In need of a beach and a few football wins. Recipe below.
You have to read a lot before you can see a recipe. That is a tradition on the internet and I will hold you to it.
Since arriving in Michigan and taking upon the mantle of the 29th head coach of the Detroit Lions , Dan Campbell has been worn by labels placed upon him.
Let’s start with meathead. That one is easy: he’s an Aggie, a brand of college football that means empty heads, red meat, and oil. When he was given interim stewardship of the Miami Dolphins , he was dipping and running Oklahoma drills. When he played for the Cowboys, he starred in a season ticket commercial for the Dallas Cowboys where he went at a horse . Kneecaps, one ass cheek, blah blah blah blah blah.
As this joke wore thin, there came another category to the sorting hat: gambler. Dan Gamble was pushing fourth down calls in ways once unheard of, risking it all for his aggression and violence. Riverboat Ron may have hung it up, but here was the new freak of the archetype, hunched over the Blackjack table hitting on 16.
On Monday following a resounding victory over the Minnesota Vikings —an ass-kicking that earned the Lions the No. 1 seed, a second straight division title and 15 wins, more than any other Detroit squad in 94 years of sordid history—national radio head Colin Cowherd rewarded Campbell with a new title: “unapologetically alpha.”

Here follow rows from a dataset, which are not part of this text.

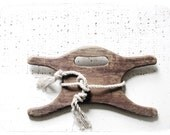 r e s e r v e d -- string winder - wood string reel - rustic primitive - urban farmhouse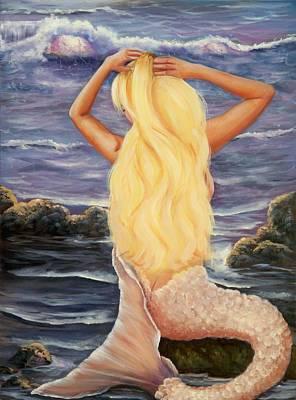 Beach Painting - Sea Maiden by Joni McPherson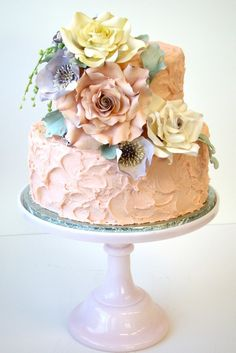 `Vintage Parisian Cake pink wedding cake by The Butter End Cakery Beautiful Wedding Cakes, Gorgeous Cakes, Pretty Cakes, Amazing Cakes, Parisian Cake, Parisian Wedding, Gateaux Cake, Cake Pictures, Floral Cake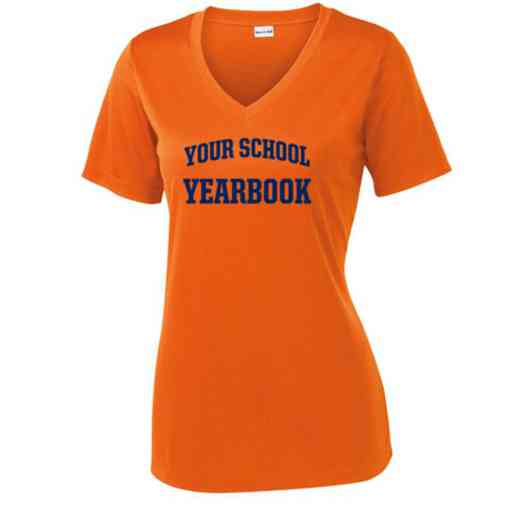 Yearbook Sport Tek Womens V-Neck Competitor T-shirt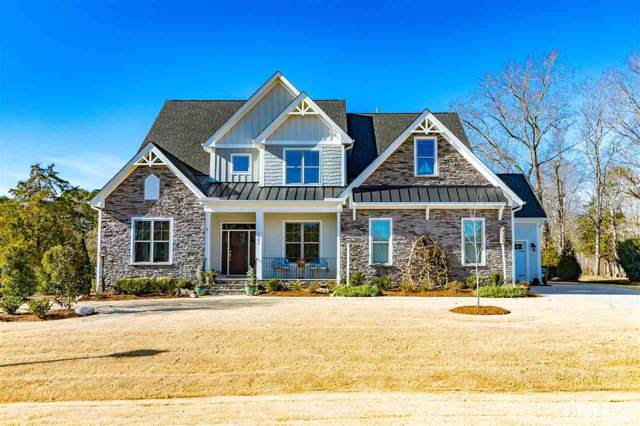 3304 Cotten Road, Raleigh, NC 27603 (#2293494) :: The Jim Allen Group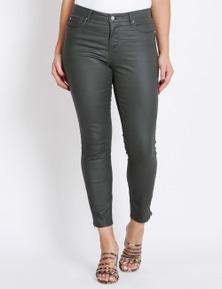 Katies Full Length Skinny Waxed Jean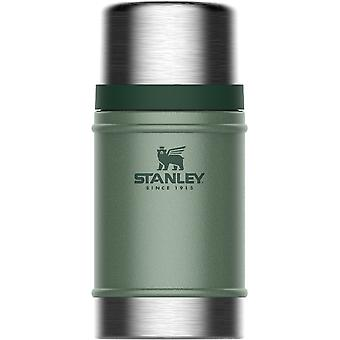Stanley Classic Double Wall Insulated .70L Vacuum Food Jar Stanley Classic Double Wall Insulated .70L Vacuum Food Jar Stanley Classic Double Wall Insulated .70L Vacuum Food Jar Stanley Classic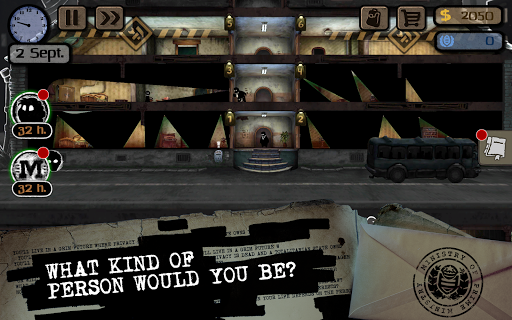 Beholder game for Android screenshot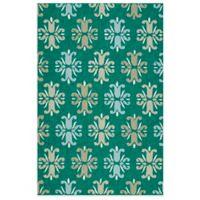 Kaleen Escape Floral 4-Foot x 6-Foot Indoor/Outdoor Area Rug in Emerald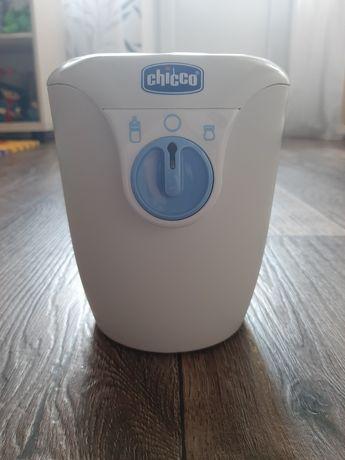 Продам подогреватель для бутылочек Chicco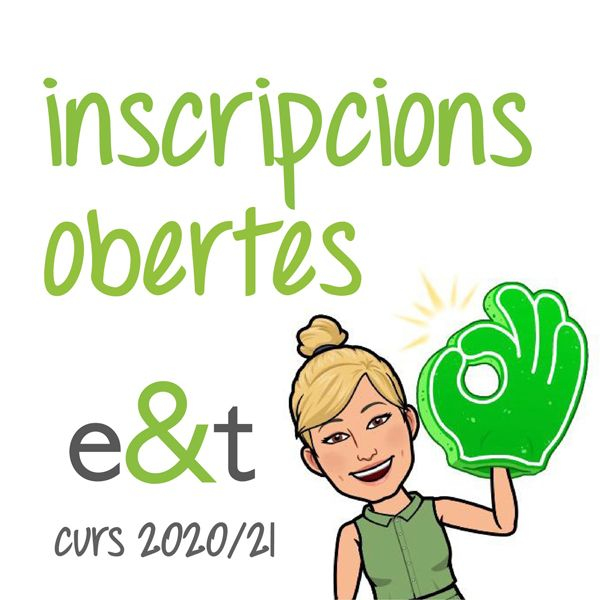 Inscriptions Obertes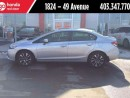 Used 2014 Honda Civic for sale in Red Deer, AB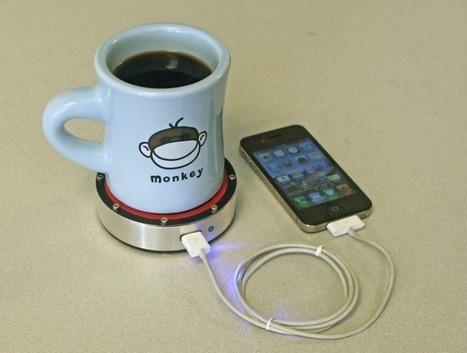 Charge your phone with your morning cup o' joe - carga la batería de tu teléfono móvil con el calor de tu taza de café | VIM | Scoop.it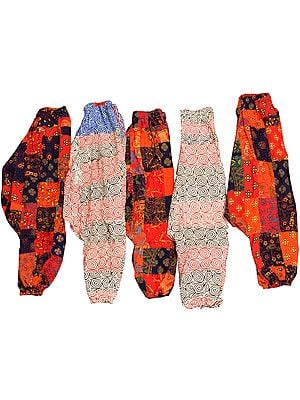 Lot of Five Printed Patchwork Harem Trousers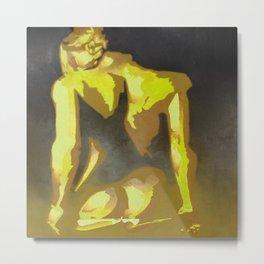Beautiful Young Woman Wearing Plaits and Panties (Yellow) Metal Print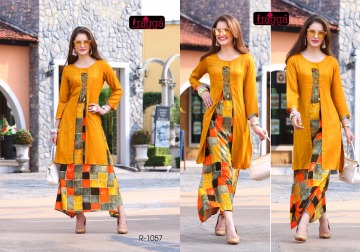 RAGGA C4U SUMMER KURTIS WHOLESALE SUPPLIER (10) JPG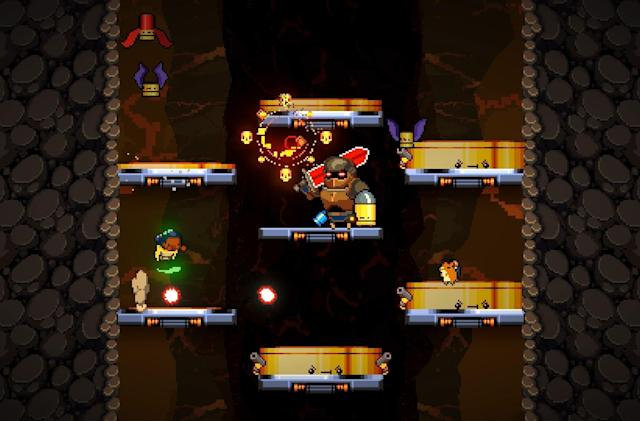 'Exit the Gungeon' lands on Nintendo Switch today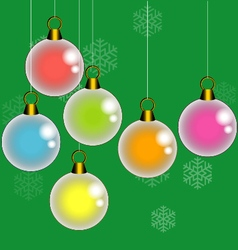 Colorful Christmas balls vector image vector image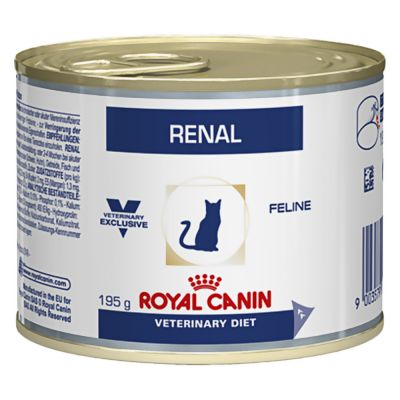 Royal Canin Veterinary Diet Renal poulet pour chat
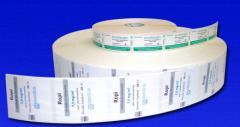 Etiquetagem para área farmacêutica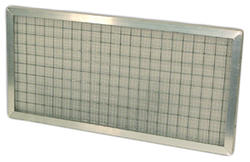 RIKON® Optional Electrostatic Filter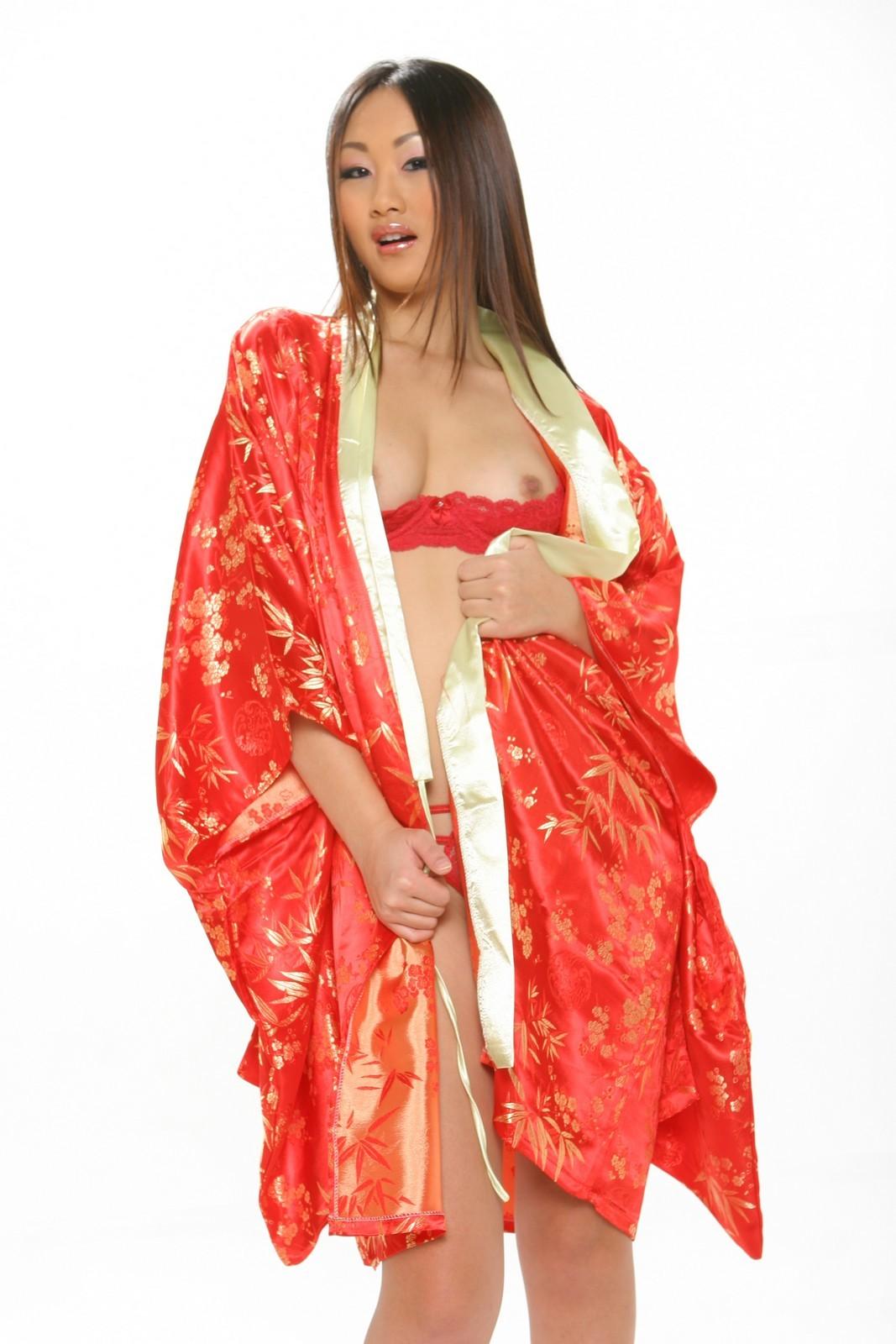 prostitutas en cantabria prostitución de lujo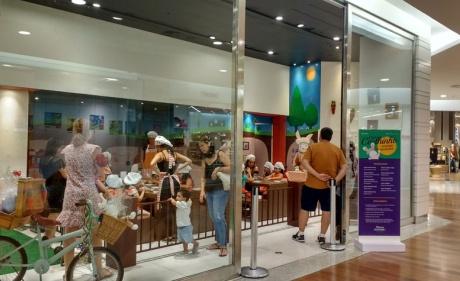 Shoppings da Multiplan entram no clima da Páscoa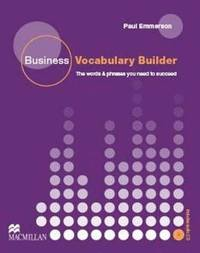 Business Vocabulary Builder Intermediate Students Book &; CD Pack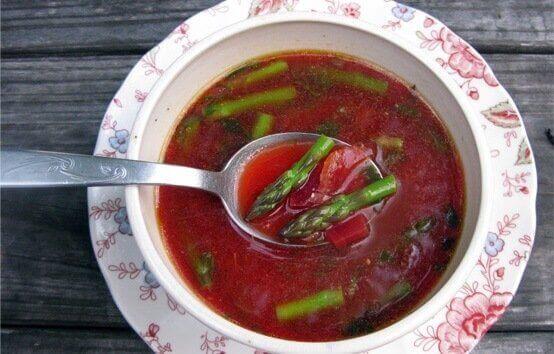 kuşkonmazlı çorba
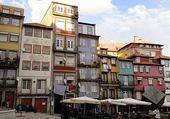 Façades Porto -Portugal 4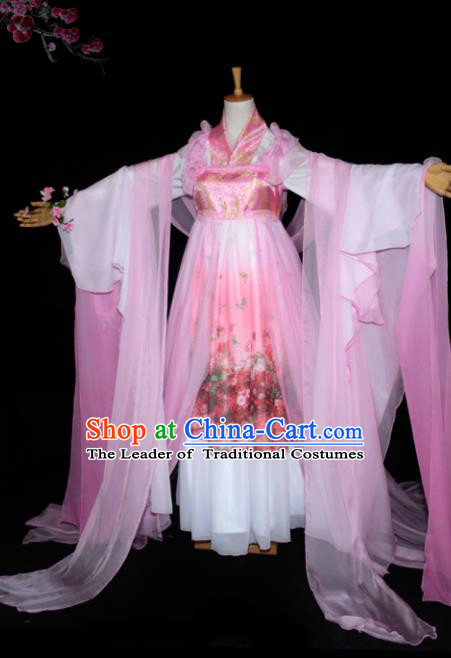 Chinese Ancient Cosplay Tang Dynasty Princess Dance Pink Dress, Chinese Traditional Hanfu Clothing Chinese Fairy Palace Lady Costume for Women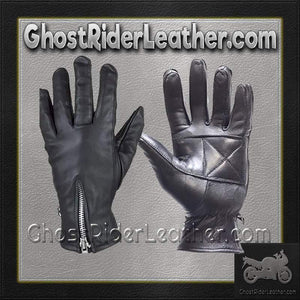 Ladies Full Finger Zipper Leather Gloves / SKU GRL-GL2081-DL-ladies leather gloves-Ghost Rider Leather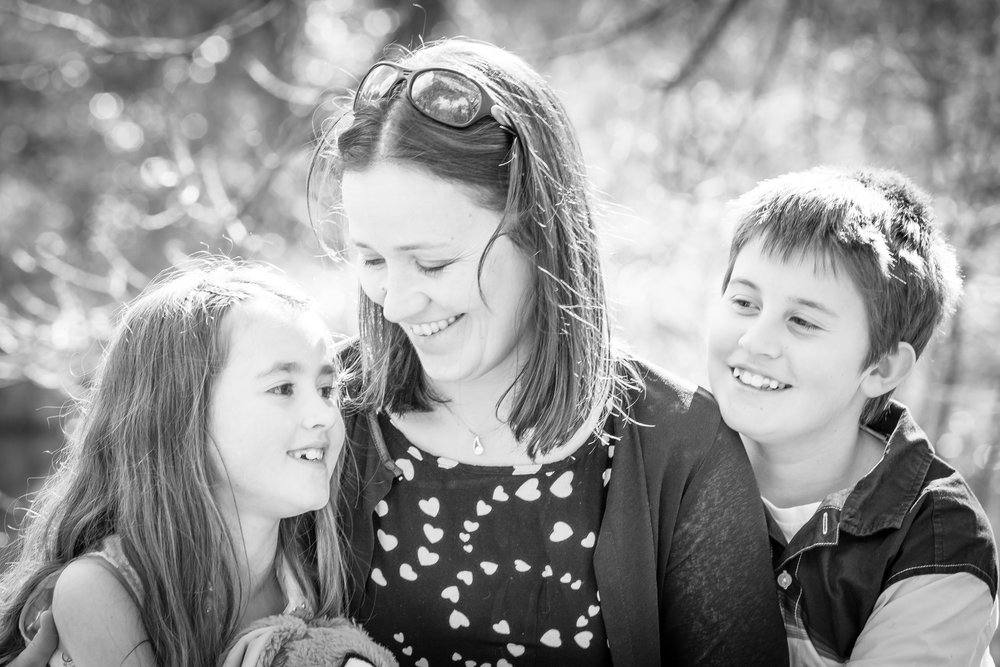 Family photographer Chelmsford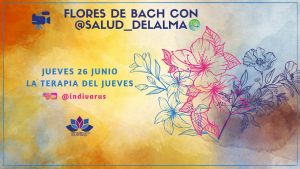 Flores de Bach con salud_delalma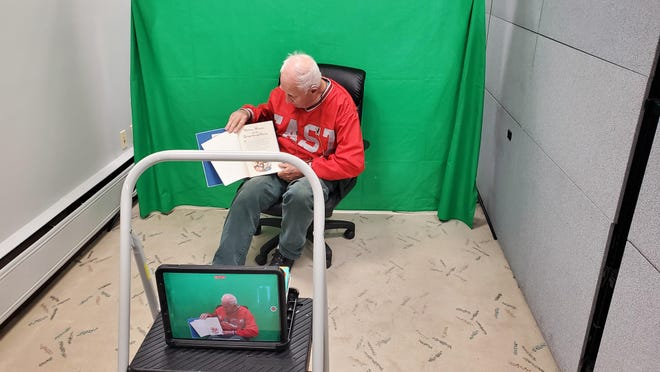 Jack Olson during the production virtual reading buddy videos.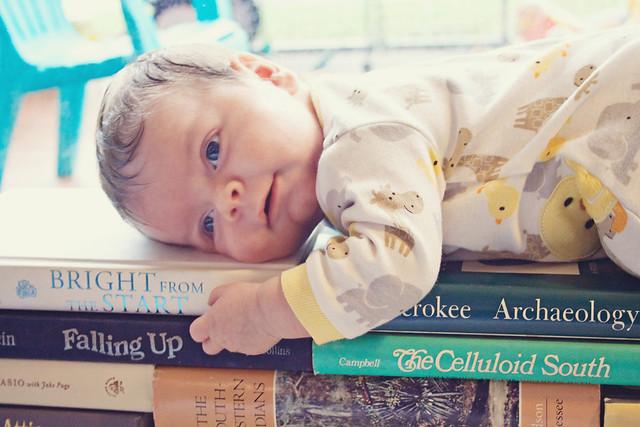 baby Liam 4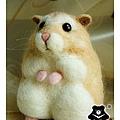 羊毛氈_布丁鼠-麻糬02_felt hamster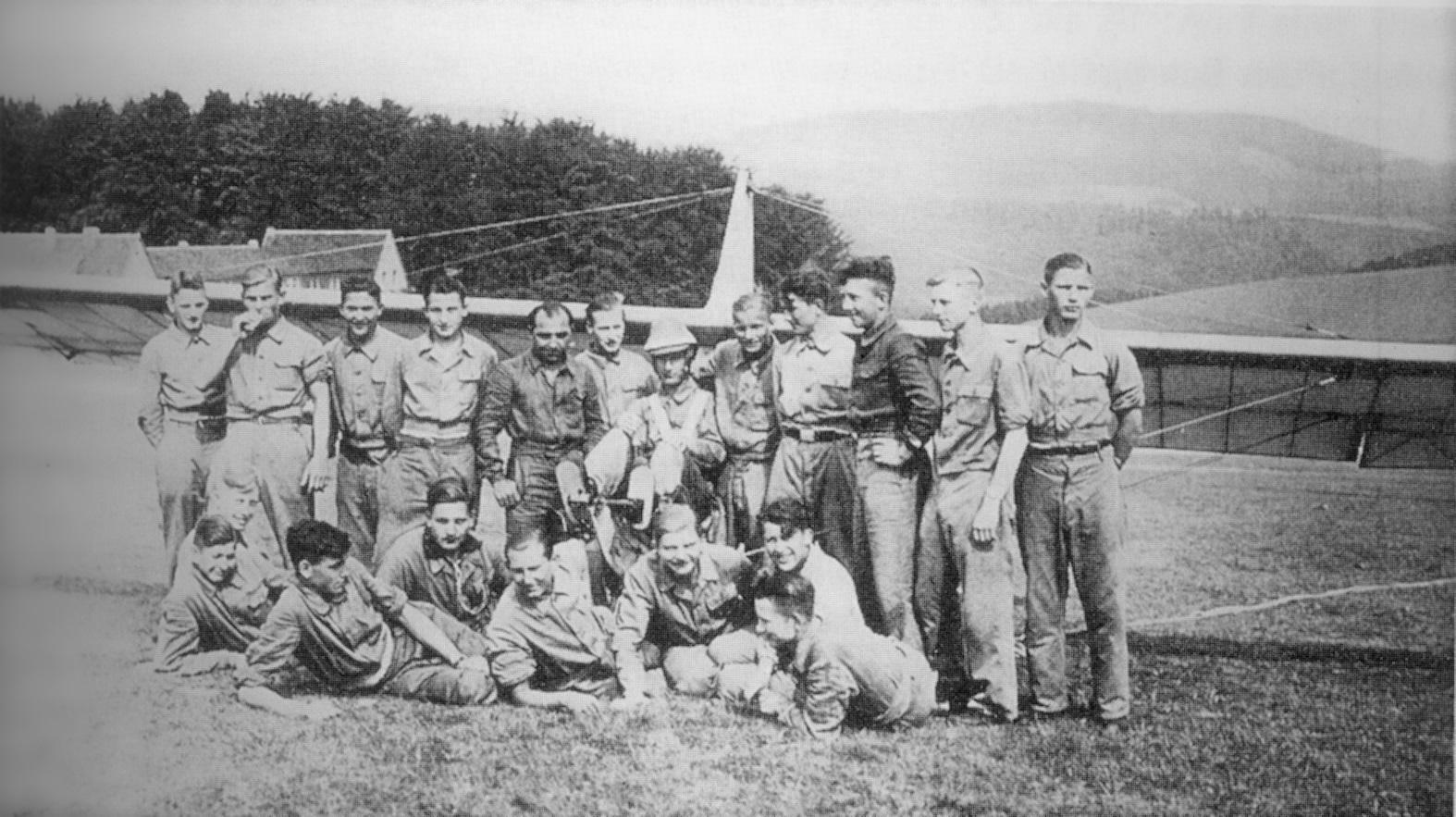 Werkstattleiterlehrgang_1939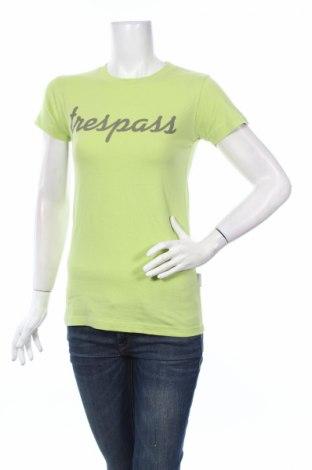 Γυναικείο t-shirt Trespass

“The Lions are a symbol of so many things great about the NFL. Every game matters… Unapologetically alpha.”@ColinCowherd on Detroit clinching No.1 seed pic.twitter.com/9Linff7Wbe
— Herd w/Colin Cowherd (@TheHerd) January 6, 2025
Alpha is a terribly loaded term in a new internet culture of snake-oil freaks preying on vulnerable males. I’d like to give benefit to believe Cowherd isn’t suggesting Campbell is aspiring to some sort of Andrew Tate wet dream ubermensch—if anything, I’m quite sure of it. Cowherd is old school, devoid of the internet poison that sweeps our cranial spaces.
But in all the talk of masculinity and alpha-ness, there is another way to go. Can masculinity be positive? There is some variation of a tweet I’ve seen, asking if it exists, with quip-responses that it may very well be Dan Campbell.
He is aggressive, he is loud; but as I watch “Hard Knocks ” again, I’m focused on how he teaches, how he elevates, and how he encourages his players. In a league that defines itself by Vince Lombardi, Campbell may be the farthest from.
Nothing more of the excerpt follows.